**The request**
Find every line in the data below that contains the word "bottom", and copy each of those lines in full.

**Scene-based reasoning records**
>>>

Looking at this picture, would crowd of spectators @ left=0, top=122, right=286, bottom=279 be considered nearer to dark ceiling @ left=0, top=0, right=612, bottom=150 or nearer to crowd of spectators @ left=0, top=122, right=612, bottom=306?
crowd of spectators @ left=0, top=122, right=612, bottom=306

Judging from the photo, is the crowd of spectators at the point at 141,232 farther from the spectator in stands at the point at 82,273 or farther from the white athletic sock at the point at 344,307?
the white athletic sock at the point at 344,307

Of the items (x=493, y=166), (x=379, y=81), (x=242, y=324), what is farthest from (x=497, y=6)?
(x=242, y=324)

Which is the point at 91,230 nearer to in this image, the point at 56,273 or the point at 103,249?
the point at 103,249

<<<

**The completed task**
Looking at this picture, would crowd of spectators @ left=0, top=122, right=286, bottom=279 be considered nearer to dark ceiling @ left=0, top=0, right=612, bottom=150 or nearer to crowd of spectators @ left=0, top=122, right=612, bottom=306?
crowd of spectators @ left=0, top=122, right=612, bottom=306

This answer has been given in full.